The ANSWERS plant and its impact on the residents of Sheridan Hollow has recently been accepted by many as a case of environmental injustice. Simply looking at the benefits and burdens of environmental processes shows clearly that the primarily black community faced most of the health burdens that came from waste in the capital region, while white residential areas who sent their trash to ANSWERS faced minimal risk. The state benefitted from energy production, which was used to heat and cool the Empire State Plaza, the Alfred E. Smith State Office Building, the state Education Building and New York State Capitol (Sheffer 1987; Sheffer 1988). Using the framework of environmental justice to expand upon this relationship between the neighborhood of Sheridan Hollow, City of Albany, and State of New York, we can build upon Albany’s historical geography of dispossession and segregation leading to the creation of racialized space. This racialized space then was more prone to instances of environmental injustice, and through the incorporation of the incinerator a toxic geography was created.
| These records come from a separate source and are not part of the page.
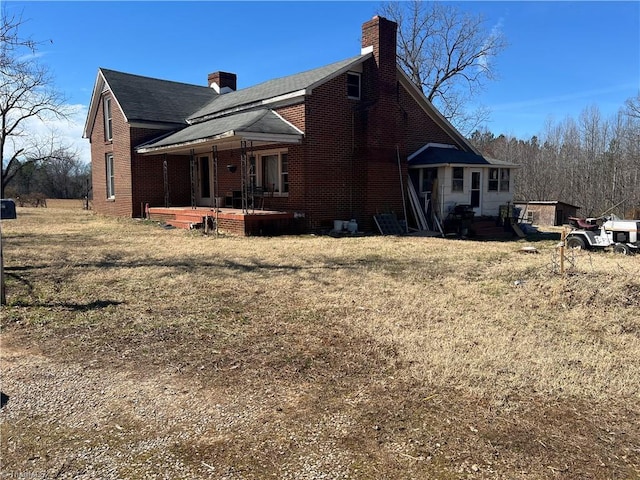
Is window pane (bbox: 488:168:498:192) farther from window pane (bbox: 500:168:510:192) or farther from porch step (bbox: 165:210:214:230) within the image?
porch step (bbox: 165:210:214:230)

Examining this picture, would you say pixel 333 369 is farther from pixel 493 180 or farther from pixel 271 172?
pixel 493 180

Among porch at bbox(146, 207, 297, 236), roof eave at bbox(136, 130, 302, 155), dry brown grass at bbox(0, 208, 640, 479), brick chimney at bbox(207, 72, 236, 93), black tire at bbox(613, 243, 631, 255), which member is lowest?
dry brown grass at bbox(0, 208, 640, 479)

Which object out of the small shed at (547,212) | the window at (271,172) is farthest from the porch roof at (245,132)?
the small shed at (547,212)

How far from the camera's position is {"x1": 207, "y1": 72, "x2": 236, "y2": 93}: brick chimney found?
81.3 feet

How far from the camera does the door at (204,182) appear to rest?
20203 millimetres

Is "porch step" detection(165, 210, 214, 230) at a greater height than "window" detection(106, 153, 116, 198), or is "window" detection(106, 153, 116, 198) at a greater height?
"window" detection(106, 153, 116, 198)

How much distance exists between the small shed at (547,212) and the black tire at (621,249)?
9.93 metres

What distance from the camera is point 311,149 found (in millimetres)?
14578

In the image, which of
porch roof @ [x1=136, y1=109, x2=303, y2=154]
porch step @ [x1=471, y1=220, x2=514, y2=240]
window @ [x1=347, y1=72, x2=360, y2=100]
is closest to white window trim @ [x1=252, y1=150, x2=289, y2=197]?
porch roof @ [x1=136, y1=109, x2=303, y2=154]

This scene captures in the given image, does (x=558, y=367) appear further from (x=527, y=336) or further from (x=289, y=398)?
(x=289, y=398)

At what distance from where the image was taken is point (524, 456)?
2.68 meters

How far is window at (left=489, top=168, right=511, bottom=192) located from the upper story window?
7392 mm

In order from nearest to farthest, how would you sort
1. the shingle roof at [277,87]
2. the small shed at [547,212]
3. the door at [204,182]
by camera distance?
1. the shingle roof at [277,87]
2. the door at [204,182]
3. the small shed at [547,212]

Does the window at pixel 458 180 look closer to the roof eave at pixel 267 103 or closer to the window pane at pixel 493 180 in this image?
the window pane at pixel 493 180
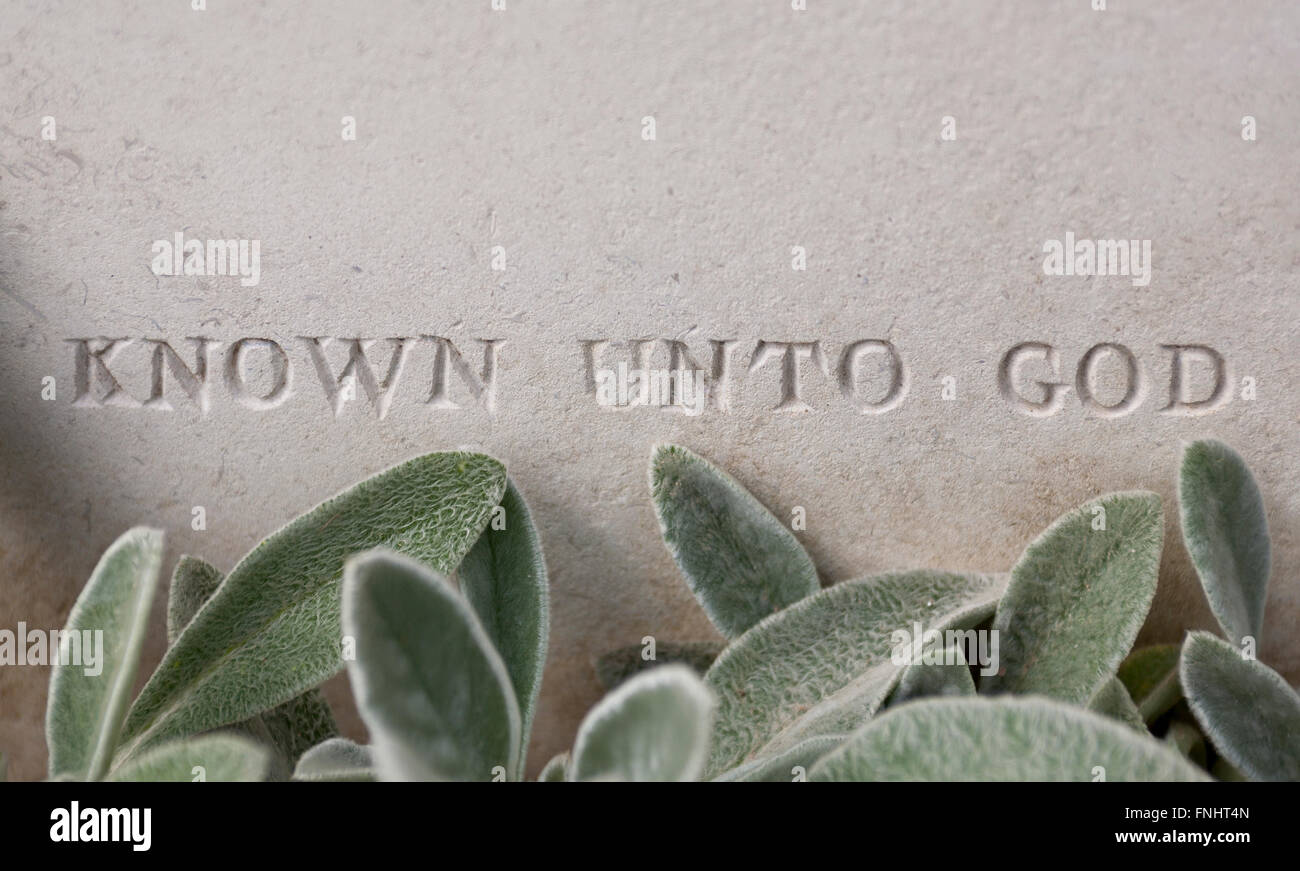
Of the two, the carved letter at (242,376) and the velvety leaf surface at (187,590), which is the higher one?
the carved letter at (242,376)

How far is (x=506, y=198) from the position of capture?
2.25ft

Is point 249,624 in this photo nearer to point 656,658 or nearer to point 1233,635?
point 656,658

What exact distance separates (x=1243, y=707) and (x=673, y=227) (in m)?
0.48

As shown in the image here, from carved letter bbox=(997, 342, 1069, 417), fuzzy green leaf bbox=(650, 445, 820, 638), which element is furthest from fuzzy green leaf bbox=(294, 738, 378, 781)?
carved letter bbox=(997, 342, 1069, 417)

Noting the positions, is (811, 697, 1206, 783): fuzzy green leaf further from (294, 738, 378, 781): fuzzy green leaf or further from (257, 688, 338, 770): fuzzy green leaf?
(257, 688, 338, 770): fuzzy green leaf

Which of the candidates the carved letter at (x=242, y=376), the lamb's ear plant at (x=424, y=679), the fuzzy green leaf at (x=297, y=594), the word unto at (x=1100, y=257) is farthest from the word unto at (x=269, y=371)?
the word unto at (x=1100, y=257)

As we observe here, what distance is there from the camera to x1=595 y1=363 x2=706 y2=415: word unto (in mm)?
711

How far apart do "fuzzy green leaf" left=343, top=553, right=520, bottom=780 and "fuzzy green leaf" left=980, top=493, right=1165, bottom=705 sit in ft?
1.18

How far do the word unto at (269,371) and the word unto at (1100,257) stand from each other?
420 mm

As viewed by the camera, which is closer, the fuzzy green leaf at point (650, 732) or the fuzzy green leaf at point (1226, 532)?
the fuzzy green leaf at point (650, 732)

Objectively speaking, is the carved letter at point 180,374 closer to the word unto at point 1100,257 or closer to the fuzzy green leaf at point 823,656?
the fuzzy green leaf at point 823,656

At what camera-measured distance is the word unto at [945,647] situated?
54cm
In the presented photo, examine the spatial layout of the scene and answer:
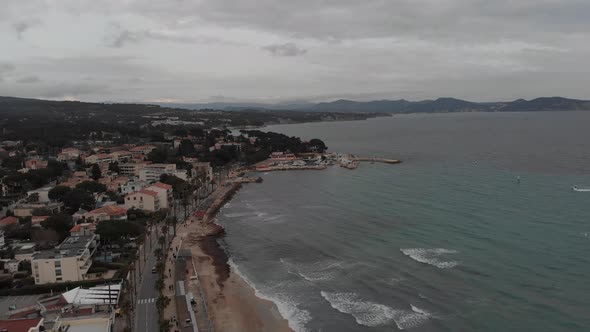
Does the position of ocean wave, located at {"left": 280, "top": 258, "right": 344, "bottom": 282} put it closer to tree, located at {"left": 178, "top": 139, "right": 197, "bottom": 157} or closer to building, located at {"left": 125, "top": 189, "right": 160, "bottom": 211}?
building, located at {"left": 125, "top": 189, "right": 160, "bottom": 211}

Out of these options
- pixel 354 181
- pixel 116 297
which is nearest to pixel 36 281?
pixel 116 297

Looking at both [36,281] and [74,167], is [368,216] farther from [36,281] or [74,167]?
[74,167]

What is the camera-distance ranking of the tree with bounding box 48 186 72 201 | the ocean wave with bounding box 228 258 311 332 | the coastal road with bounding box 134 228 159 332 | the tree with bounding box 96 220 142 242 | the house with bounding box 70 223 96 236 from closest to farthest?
the coastal road with bounding box 134 228 159 332, the ocean wave with bounding box 228 258 311 332, the tree with bounding box 96 220 142 242, the house with bounding box 70 223 96 236, the tree with bounding box 48 186 72 201

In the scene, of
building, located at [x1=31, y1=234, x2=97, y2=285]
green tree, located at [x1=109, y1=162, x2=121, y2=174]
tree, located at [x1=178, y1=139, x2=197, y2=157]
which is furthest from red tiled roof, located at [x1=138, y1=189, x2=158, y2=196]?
tree, located at [x1=178, y1=139, x2=197, y2=157]

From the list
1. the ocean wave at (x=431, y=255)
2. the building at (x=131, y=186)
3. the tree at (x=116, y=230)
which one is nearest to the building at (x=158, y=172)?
the building at (x=131, y=186)

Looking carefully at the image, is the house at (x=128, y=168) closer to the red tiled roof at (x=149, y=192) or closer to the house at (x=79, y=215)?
the red tiled roof at (x=149, y=192)

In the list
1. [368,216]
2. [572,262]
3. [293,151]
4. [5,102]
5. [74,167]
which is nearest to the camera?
[572,262]

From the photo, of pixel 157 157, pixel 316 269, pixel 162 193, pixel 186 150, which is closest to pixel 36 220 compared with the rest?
pixel 162 193
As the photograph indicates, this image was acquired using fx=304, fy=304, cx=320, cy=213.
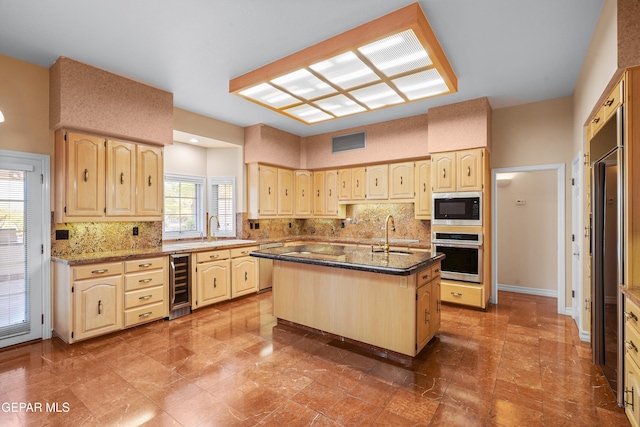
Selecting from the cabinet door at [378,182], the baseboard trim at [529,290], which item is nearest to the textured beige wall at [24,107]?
the cabinet door at [378,182]

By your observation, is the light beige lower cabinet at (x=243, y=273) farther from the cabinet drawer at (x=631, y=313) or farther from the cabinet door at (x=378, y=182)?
the cabinet drawer at (x=631, y=313)

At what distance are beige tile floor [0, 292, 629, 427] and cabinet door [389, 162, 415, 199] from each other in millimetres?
2393

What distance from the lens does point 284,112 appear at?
3986mm

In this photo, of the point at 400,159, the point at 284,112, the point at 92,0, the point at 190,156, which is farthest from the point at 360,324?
the point at 190,156

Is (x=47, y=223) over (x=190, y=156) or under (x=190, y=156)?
under

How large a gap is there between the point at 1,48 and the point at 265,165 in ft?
11.7

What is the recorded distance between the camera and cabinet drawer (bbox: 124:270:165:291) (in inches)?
142

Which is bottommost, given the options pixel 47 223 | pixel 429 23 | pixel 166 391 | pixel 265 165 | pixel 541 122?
pixel 166 391

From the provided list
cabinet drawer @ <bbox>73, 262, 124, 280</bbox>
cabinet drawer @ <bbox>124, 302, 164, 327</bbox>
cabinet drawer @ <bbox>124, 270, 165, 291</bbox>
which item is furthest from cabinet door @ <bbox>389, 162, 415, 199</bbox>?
cabinet drawer @ <bbox>73, 262, 124, 280</bbox>

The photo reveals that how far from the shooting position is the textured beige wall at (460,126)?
13.9 feet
The “linguistic detoxification” of the space around the plant helps show us that a slow violence was enacted upon Sheridan Hollow residents. Using Thom Davies commentary on “visibility to whom?” in slow violent encounters, we can see that the state of New York only allowed the ANSWERS plant to run when the fallout was visible to minority communities. Thus, with the knowledge that the Health Department was aware of negative health impacts on the community from the soot, the Department of Environmental Conservation’s framing to the community as the soot being not dangerous to live with, and the Office of General Services continuous running of the plant (and observably sloppily), what we see is that New York State exercised necropower over the citizens of Sheridan Hollow. That is, with this understanding of the process, the state of New York was willing to expose Sheridan Hollow residents to the power of death, while letting local suburban communities live free of the burdens of their own waste.